* begin DATA SHOWN *

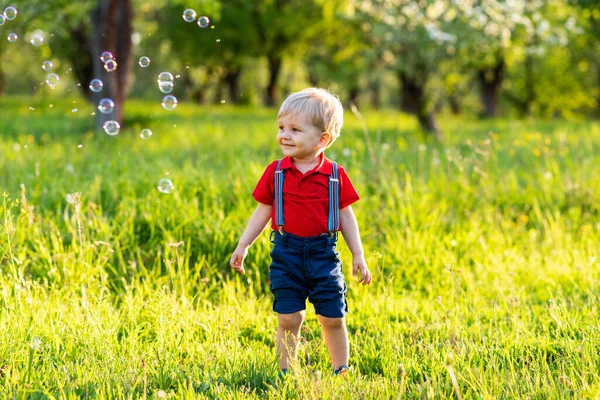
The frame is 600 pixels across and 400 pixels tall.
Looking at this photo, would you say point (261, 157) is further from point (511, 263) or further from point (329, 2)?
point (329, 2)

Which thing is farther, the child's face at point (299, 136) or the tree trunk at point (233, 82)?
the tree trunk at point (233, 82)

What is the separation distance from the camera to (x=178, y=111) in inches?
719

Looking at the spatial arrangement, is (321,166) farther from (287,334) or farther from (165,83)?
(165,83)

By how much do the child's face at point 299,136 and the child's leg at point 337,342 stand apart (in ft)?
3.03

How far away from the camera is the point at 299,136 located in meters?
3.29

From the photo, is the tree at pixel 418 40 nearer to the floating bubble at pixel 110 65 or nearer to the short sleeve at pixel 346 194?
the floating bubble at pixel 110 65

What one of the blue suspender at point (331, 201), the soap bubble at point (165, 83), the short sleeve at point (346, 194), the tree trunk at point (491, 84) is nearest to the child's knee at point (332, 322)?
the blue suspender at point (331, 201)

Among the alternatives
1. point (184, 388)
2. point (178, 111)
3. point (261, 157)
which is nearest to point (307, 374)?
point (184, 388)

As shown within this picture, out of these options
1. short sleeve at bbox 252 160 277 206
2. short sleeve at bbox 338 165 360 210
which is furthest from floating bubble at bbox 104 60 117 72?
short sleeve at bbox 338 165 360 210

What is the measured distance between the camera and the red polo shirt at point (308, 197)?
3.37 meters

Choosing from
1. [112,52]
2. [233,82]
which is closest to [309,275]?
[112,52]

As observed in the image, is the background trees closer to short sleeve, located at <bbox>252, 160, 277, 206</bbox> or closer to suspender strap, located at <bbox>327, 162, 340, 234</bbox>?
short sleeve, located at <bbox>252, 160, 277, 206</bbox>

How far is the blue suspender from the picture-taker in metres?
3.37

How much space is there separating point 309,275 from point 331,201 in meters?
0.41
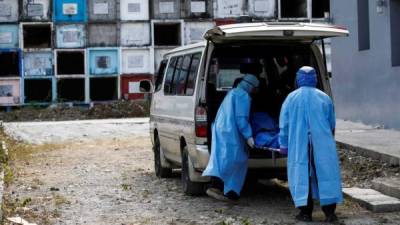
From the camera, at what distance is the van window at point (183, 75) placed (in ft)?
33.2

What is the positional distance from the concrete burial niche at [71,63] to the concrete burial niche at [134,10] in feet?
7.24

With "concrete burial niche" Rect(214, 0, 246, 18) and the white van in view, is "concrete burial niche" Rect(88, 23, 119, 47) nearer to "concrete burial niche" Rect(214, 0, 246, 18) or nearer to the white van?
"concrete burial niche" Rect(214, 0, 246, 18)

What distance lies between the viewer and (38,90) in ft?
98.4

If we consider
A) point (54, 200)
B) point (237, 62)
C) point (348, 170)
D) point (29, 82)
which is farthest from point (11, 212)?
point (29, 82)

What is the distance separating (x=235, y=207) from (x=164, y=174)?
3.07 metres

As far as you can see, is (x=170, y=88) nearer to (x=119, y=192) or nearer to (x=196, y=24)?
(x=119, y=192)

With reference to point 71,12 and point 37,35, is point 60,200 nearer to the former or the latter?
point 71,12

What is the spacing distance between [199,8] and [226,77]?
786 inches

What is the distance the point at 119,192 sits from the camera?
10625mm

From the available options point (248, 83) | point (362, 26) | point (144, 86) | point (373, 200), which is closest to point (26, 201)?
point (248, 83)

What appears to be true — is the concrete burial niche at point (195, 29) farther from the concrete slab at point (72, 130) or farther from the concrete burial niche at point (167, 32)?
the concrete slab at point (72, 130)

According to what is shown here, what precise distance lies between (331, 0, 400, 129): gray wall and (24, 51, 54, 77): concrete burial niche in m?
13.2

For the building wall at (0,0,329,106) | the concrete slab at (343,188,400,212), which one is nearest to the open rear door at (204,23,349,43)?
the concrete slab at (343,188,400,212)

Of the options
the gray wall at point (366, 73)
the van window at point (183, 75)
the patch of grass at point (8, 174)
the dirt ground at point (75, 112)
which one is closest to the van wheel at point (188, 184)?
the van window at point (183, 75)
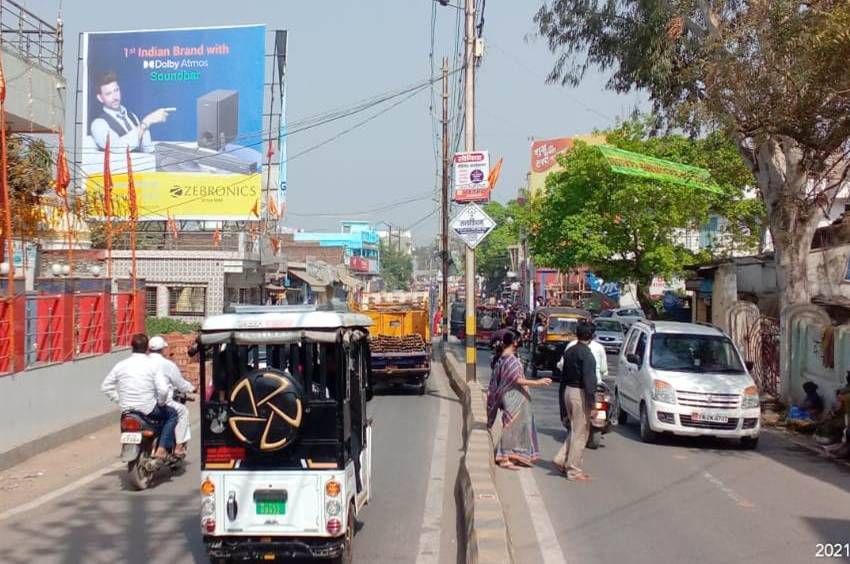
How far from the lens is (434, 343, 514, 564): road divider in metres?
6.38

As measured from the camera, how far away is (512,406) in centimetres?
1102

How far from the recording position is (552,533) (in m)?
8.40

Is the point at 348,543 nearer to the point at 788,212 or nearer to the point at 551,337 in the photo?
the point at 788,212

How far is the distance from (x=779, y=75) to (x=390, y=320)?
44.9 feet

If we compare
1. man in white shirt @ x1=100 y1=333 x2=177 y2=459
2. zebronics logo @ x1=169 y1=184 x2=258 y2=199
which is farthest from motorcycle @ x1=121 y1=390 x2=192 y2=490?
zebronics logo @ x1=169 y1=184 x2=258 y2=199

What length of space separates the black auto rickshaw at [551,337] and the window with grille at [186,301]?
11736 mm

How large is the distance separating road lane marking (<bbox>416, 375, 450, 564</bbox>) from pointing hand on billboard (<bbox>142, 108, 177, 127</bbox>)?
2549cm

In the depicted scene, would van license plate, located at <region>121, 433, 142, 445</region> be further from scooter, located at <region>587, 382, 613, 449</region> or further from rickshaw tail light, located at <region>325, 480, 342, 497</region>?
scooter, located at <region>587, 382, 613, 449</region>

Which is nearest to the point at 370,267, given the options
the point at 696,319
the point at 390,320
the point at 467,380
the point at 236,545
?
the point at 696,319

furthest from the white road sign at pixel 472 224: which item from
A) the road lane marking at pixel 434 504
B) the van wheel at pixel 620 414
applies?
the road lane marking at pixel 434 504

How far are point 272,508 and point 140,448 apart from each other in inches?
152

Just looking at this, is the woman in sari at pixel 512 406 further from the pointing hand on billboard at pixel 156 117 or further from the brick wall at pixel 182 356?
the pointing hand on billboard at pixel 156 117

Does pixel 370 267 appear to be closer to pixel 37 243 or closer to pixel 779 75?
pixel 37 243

* end DATA SHOWN *
* begin DATA SHOWN *

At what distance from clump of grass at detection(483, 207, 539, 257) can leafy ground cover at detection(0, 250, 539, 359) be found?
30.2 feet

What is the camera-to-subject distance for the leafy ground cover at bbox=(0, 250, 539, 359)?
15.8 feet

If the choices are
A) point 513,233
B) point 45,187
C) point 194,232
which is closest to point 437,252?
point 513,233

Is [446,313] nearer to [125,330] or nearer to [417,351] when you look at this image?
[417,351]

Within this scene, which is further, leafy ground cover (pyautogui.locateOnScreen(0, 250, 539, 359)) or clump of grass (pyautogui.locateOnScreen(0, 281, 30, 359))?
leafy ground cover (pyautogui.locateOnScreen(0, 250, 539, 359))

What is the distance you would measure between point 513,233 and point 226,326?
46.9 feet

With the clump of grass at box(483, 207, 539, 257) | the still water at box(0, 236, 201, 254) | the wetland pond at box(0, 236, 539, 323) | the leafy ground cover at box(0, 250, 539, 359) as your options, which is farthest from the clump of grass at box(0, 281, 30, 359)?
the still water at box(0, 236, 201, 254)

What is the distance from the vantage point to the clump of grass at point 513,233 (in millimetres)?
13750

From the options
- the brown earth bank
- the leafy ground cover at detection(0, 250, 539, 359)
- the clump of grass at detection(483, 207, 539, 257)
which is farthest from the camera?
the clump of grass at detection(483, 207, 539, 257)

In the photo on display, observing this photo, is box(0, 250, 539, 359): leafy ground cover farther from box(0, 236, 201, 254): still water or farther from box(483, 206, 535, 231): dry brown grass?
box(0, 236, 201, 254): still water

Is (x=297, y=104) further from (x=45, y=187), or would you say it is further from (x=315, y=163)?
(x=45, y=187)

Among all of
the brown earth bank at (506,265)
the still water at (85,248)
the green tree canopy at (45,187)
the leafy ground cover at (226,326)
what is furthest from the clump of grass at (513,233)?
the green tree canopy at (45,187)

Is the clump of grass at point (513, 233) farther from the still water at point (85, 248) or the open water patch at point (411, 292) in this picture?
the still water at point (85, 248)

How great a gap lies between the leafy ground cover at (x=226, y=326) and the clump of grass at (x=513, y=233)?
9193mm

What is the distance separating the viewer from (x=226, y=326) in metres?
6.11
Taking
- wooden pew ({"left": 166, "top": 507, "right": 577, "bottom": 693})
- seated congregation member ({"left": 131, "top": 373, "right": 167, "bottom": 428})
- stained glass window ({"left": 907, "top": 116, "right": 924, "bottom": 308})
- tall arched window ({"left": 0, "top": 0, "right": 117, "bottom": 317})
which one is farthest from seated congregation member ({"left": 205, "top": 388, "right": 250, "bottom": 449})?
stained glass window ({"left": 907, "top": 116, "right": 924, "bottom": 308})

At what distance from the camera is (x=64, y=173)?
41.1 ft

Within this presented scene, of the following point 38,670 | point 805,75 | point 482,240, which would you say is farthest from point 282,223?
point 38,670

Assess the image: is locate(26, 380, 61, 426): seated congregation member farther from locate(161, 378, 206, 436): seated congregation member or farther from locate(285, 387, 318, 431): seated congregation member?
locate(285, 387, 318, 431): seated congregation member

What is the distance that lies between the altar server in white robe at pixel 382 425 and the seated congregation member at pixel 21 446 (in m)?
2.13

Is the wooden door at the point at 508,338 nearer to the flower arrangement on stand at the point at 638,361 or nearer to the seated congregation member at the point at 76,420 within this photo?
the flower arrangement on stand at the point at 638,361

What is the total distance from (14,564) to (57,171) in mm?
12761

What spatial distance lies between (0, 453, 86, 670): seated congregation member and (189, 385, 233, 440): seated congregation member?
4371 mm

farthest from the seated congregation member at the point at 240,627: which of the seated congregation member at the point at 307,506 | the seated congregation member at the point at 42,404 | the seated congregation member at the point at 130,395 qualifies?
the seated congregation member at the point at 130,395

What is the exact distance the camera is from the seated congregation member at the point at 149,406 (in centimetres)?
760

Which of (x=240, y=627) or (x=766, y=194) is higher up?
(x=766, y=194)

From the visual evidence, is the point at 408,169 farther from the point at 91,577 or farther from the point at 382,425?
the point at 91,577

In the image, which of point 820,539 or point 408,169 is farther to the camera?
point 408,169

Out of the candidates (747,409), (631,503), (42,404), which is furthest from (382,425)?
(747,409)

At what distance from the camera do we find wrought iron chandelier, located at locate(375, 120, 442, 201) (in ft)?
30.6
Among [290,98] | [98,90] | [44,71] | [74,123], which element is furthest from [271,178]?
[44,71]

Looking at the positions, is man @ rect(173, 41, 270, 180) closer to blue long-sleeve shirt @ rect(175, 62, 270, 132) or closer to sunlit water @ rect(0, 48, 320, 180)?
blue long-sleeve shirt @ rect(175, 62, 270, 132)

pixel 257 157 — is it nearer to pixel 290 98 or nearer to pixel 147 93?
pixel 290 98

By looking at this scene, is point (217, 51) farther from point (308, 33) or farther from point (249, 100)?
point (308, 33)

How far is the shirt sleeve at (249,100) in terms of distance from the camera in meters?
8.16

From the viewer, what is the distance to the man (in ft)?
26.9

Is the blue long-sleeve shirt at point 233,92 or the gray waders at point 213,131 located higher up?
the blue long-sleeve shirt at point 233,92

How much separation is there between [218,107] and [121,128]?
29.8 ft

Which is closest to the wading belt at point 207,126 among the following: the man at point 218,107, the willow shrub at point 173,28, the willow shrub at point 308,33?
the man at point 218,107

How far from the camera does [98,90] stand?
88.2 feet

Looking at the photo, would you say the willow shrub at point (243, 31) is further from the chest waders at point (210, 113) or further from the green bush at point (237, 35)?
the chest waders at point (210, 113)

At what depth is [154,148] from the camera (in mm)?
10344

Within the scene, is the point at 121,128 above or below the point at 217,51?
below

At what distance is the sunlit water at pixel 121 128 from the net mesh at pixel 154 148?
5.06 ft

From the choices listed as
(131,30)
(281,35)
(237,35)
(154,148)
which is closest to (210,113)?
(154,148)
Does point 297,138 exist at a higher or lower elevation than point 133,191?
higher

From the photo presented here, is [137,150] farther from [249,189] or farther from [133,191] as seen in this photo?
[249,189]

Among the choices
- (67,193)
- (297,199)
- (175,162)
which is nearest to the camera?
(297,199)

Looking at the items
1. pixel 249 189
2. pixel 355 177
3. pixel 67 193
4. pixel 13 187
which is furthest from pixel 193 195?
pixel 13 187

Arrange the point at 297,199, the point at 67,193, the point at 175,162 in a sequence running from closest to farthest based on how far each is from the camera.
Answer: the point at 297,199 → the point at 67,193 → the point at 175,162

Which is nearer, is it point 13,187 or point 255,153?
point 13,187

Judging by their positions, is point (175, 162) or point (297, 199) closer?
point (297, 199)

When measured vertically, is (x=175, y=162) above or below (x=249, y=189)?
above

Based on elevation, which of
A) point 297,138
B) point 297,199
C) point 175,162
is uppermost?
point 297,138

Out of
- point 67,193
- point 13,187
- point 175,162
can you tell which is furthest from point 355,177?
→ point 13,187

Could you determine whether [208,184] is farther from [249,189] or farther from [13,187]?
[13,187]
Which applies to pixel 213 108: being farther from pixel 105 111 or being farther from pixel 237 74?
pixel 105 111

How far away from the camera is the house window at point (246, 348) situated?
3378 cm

* end DATA SHOWN *

TASK TO COMPLETE: Return each line of the entries above that contains the string "bbox".

CORRECT RESPONSE:
1. short sleeve at bbox 252 160 277 206
2. short sleeve at bbox 338 165 360 210
which is furthest from floating bubble at bbox 104 60 117 72?
short sleeve at bbox 338 165 360 210
As observed in the image, is the background trees closer to short sleeve, located at <bbox>252, 160, 277, 206</bbox> or closer to suspender strap, located at <bbox>327, 162, 340, 234</bbox>?
short sleeve, located at <bbox>252, 160, 277, 206</bbox>
How large is the distance separating road lane marking (<bbox>416, 375, 450, 564</bbox>) from pointing hand on billboard (<bbox>142, 108, 177, 127</bbox>)?
What is the camera-to-subject distance for the leafy ground cover at bbox=(0, 250, 539, 359)?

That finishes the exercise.